## REQUIREMENT
Copy every item below word for word, and leave out the pictures.

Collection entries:
+--

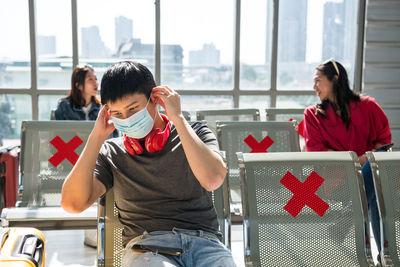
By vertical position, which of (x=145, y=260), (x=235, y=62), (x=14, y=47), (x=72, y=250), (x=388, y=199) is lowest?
(x=72, y=250)

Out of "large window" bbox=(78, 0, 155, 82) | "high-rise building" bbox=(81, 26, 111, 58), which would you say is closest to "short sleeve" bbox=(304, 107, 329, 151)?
"large window" bbox=(78, 0, 155, 82)

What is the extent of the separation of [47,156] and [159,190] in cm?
138

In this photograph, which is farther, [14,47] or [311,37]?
[311,37]

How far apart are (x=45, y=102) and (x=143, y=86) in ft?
15.8

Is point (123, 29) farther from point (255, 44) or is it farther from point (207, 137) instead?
point (207, 137)

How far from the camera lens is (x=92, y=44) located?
619cm

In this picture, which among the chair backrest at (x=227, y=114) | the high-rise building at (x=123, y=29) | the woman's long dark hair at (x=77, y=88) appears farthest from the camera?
the high-rise building at (x=123, y=29)

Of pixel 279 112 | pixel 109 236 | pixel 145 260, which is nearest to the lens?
pixel 145 260

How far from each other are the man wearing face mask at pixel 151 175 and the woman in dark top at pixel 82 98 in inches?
103

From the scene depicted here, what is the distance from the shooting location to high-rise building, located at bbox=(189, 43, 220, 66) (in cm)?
648

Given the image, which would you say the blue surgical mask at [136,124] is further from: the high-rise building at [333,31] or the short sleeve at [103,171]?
the high-rise building at [333,31]

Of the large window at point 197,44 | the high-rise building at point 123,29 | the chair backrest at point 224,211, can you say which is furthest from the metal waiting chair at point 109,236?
the high-rise building at point 123,29

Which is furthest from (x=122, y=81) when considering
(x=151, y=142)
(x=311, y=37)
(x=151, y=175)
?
(x=311, y=37)

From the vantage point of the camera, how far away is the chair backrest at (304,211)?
74.3 inches
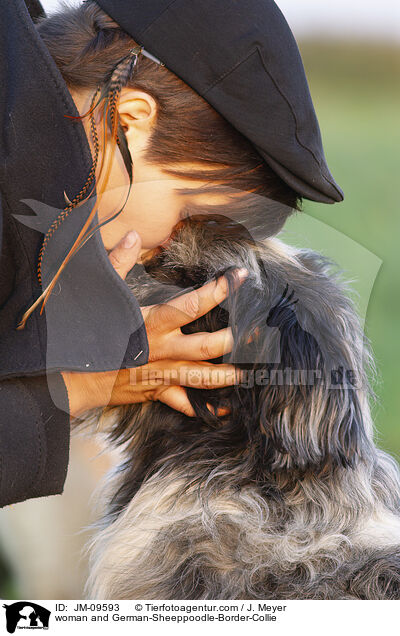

+--

## ANSWER FOR THE TASK
By vertical position, which of (x=145, y=260), (x=235, y=62), (x=14, y=47), (x=72, y=250), (x=388, y=199) is lowest?
(x=72, y=250)

Out of "large window" bbox=(78, 0, 155, 82) | "high-rise building" bbox=(81, 26, 111, 58), which would you say is closest to "short sleeve" bbox=(304, 107, 329, 151)?
"large window" bbox=(78, 0, 155, 82)

What is the extent of the separation of [47,156] and [159,190] in cm?
138

In this photograph, which is farther, [14,47] or [311,37]?
[311,37]

How far apart are (x=45, y=102) and (x=143, y=86) in ft?
15.8

Is point (123, 29) farther from point (255, 44) or is it farther from point (207, 137) instead?
point (207, 137)

How far from the camera lens is (x=92, y=44) located?
619cm

In this picture, which among the chair backrest at (x=227, y=114) | the high-rise building at (x=123, y=29) | the woman's long dark hair at (x=77, y=88) appears farthest from the camera?
the high-rise building at (x=123, y=29)

Of pixel 279 112 | pixel 109 236 | pixel 145 260, which is nearest to the lens?
pixel 145 260

How far from each other are the man wearing face mask at pixel 151 175 and the woman in dark top at pixel 82 98 in inches?
103

From the scene depicted here, what is the distance from the shooting location to high-rise building, located at bbox=(189, 43, 220, 66) (in cm)?
648

Given the image, which would you say the blue surgical mask at [136,124] is further from: the high-rise building at [333,31] or the short sleeve at [103,171]?
the high-rise building at [333,31]

Of the large window at point 197,44 | the high-rise building at point 123,29 | the chair backrest at point 224,211, can you say which is furthest from the metal waiting chair at point 109,236?
the high-rise building at point 123,29

Which is furthest from (x=122, y=81) when considering
(x=151, y=142)
(x=311, y=37)
(x=151, y=175)
?
(x=311, y=37)

From the vantage point of the camera, how far away is the chair backrest at (304,211)?
74.3 inches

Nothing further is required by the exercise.